Turn the stretch from the line containing "Within the image, is" through the line containing "0.65 meters" into a Markdown table with the columns Row and Line, leaving out blank lines.
+++ Records for this task
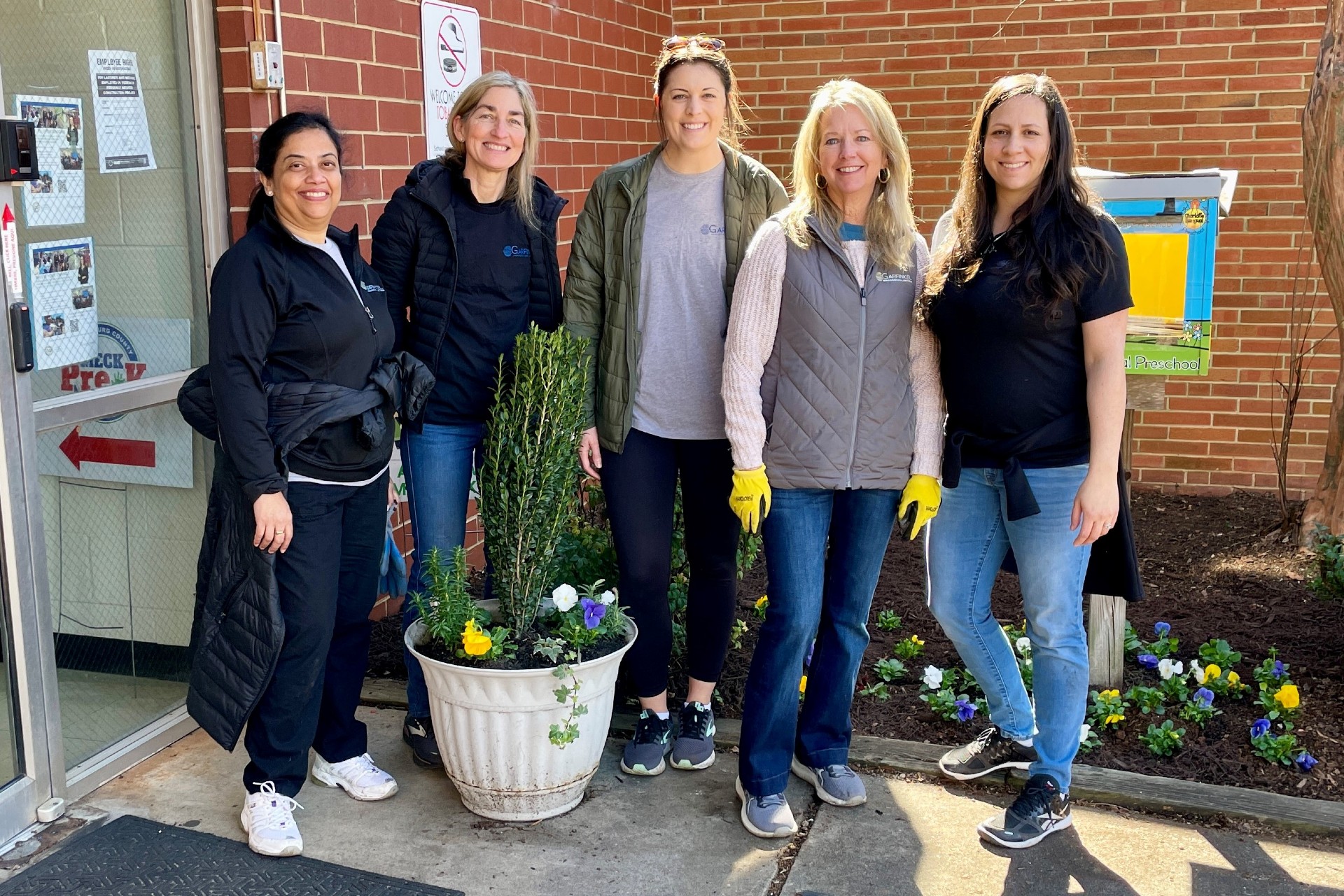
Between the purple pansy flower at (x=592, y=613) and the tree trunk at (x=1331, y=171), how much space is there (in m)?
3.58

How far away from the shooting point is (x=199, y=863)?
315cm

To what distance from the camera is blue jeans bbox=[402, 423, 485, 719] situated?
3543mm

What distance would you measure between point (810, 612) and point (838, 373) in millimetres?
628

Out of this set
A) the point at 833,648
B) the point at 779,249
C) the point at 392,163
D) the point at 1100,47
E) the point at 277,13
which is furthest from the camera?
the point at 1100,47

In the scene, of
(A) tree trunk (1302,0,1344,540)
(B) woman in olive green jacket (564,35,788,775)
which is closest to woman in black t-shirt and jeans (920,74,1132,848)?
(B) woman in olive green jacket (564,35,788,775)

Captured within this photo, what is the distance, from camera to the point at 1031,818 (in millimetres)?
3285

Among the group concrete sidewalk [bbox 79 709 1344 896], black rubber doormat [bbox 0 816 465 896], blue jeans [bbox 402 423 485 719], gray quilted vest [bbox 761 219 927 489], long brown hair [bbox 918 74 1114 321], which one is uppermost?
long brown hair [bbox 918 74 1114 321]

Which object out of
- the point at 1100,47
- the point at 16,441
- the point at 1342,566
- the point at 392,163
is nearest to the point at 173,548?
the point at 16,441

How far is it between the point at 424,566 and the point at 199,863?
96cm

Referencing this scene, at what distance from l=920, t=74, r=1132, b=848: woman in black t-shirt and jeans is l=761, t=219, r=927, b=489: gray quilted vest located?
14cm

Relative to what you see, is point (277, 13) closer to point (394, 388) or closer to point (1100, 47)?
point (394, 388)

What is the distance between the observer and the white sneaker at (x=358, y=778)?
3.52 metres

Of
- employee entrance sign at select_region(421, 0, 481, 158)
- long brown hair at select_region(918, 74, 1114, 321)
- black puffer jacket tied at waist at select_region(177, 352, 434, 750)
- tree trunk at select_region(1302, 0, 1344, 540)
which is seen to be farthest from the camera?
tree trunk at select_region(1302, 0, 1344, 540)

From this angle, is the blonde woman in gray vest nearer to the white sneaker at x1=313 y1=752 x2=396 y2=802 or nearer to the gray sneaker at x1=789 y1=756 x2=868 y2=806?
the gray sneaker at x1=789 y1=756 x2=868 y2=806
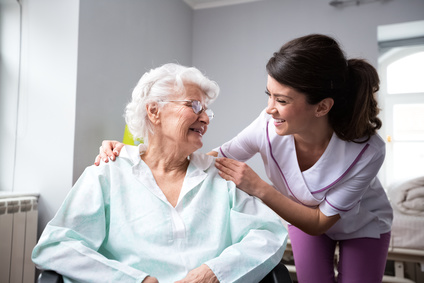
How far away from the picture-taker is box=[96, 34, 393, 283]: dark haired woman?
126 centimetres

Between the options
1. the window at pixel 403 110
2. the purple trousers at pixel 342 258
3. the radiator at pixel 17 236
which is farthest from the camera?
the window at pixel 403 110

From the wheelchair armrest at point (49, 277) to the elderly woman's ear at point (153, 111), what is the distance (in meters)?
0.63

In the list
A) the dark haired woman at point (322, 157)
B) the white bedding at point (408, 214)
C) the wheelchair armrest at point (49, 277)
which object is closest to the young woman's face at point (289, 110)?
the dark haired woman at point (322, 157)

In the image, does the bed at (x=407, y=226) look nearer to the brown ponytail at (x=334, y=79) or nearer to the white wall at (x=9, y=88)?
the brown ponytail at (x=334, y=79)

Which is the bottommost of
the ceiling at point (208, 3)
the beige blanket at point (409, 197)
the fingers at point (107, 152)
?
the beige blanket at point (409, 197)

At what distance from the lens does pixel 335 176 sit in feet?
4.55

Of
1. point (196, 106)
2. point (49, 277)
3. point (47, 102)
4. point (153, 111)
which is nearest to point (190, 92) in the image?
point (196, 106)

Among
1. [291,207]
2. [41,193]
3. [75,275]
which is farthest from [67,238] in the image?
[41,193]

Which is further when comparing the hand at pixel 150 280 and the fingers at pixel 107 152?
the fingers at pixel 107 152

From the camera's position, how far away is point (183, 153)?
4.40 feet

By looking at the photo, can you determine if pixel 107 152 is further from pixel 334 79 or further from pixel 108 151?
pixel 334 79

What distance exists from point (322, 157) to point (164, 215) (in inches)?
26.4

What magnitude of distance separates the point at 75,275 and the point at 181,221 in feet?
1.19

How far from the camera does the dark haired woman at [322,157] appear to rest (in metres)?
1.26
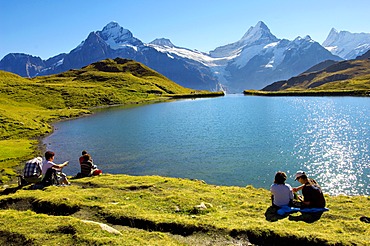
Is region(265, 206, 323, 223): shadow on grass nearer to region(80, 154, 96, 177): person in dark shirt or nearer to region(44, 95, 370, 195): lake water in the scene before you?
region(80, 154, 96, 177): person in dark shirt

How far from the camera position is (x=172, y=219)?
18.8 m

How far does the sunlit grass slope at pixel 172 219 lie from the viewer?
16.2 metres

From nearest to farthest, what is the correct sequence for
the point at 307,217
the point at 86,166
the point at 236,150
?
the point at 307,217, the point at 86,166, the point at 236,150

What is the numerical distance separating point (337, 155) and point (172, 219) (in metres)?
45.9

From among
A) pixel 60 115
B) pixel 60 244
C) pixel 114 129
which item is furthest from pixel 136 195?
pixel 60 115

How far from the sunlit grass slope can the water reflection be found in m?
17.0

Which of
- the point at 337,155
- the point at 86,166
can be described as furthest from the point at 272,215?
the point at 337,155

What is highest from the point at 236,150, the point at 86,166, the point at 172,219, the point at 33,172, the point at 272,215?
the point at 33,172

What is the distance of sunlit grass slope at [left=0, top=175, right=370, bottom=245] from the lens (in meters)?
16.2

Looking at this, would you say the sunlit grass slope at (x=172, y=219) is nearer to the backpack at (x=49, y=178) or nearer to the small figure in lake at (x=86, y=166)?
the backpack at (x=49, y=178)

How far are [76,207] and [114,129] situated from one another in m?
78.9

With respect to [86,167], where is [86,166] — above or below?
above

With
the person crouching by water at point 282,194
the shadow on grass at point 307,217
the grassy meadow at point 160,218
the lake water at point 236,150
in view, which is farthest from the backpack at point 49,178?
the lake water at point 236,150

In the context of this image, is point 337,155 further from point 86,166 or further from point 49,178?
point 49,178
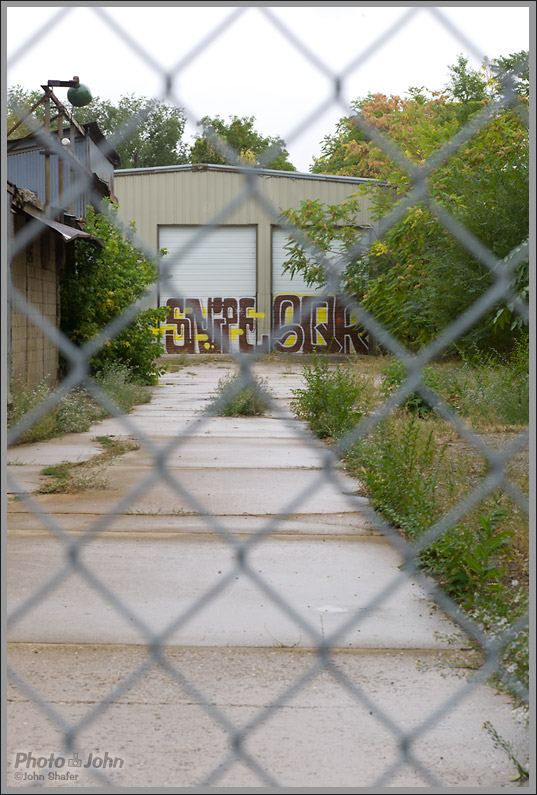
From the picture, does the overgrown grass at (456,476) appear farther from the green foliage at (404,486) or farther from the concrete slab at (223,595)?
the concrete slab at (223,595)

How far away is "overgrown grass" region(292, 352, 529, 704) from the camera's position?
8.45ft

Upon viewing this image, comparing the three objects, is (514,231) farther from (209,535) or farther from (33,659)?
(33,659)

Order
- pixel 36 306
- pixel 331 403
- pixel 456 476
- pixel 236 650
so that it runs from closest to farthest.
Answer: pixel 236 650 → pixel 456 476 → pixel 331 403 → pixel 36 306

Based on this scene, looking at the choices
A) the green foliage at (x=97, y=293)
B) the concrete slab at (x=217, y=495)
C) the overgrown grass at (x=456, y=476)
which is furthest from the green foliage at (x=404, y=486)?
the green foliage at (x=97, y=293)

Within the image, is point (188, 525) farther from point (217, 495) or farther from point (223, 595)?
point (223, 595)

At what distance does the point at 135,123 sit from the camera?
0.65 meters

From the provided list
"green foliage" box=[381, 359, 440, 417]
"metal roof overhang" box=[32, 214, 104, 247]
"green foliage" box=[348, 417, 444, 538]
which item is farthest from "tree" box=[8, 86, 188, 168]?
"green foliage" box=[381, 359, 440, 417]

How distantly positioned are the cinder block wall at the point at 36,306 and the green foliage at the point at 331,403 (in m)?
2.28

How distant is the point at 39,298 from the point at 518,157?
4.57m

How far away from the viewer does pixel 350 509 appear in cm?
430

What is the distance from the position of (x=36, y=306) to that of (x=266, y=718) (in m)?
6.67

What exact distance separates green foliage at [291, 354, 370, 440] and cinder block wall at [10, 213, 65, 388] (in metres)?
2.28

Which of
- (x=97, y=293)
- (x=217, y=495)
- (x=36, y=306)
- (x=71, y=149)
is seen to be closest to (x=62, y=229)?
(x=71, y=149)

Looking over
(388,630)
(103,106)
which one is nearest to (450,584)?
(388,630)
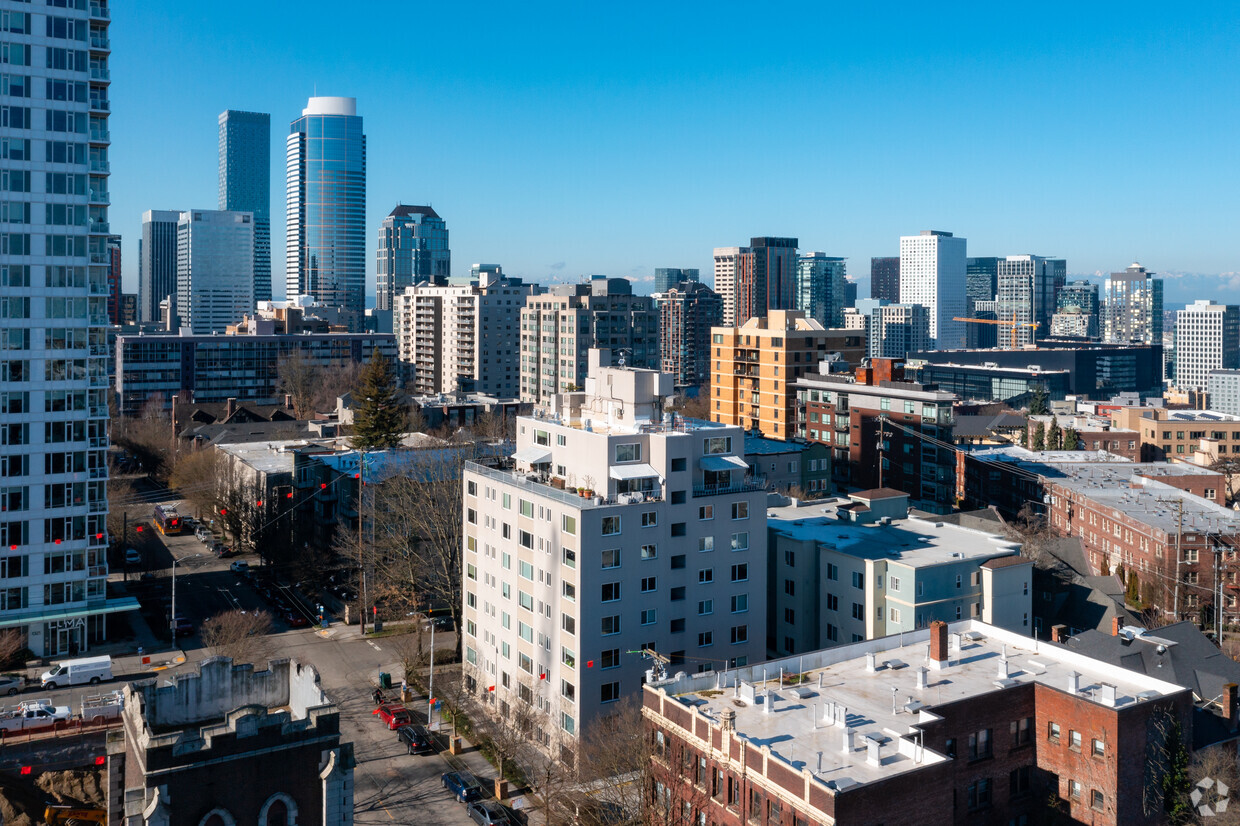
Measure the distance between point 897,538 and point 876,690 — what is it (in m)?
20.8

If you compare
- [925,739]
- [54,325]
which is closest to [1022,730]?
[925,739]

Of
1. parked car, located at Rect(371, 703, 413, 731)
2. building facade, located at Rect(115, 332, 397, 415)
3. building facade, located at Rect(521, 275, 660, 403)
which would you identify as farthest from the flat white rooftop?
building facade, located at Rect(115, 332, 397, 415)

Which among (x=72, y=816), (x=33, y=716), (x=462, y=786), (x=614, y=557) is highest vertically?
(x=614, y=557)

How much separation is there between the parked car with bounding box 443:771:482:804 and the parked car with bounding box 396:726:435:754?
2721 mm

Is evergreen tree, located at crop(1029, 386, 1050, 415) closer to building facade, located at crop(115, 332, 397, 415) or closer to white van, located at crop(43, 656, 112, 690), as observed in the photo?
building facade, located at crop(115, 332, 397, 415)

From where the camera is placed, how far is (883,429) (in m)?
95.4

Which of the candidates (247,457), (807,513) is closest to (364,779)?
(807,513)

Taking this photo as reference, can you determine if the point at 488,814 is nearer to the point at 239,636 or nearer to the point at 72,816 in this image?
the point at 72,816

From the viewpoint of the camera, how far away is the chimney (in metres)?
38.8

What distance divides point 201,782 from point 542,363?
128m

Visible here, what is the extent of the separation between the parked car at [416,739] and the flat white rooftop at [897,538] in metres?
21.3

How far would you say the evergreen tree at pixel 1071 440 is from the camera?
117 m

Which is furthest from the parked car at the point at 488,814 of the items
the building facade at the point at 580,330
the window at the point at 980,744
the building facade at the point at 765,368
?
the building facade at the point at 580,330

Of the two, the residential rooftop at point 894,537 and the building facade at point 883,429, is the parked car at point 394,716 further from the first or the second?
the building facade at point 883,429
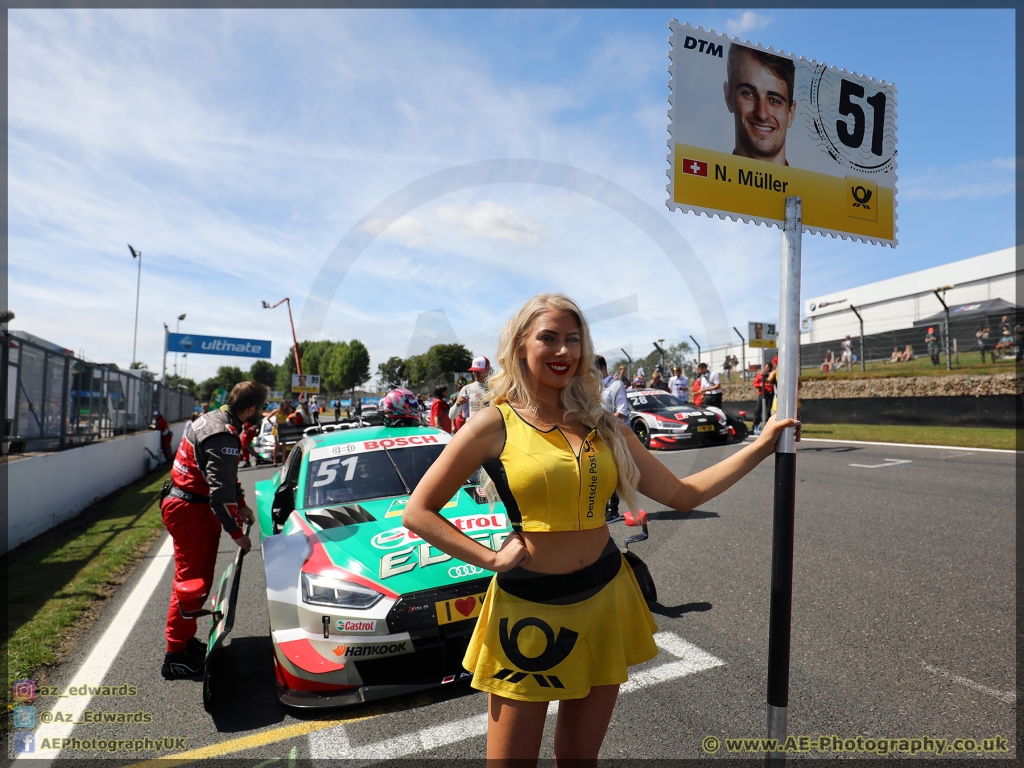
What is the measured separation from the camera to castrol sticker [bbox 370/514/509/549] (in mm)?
++++++
Task answer
| Row | Line |
|---|---|
| 1 | Within the image, is point (188, 525) farther from point (217, 495) or farther from point (223, 595)? |
| 2 | point (223, 595) |
| 3 | At what distance does the point at 135,123 sit from the camera? |
| 4 | 0.65 meters |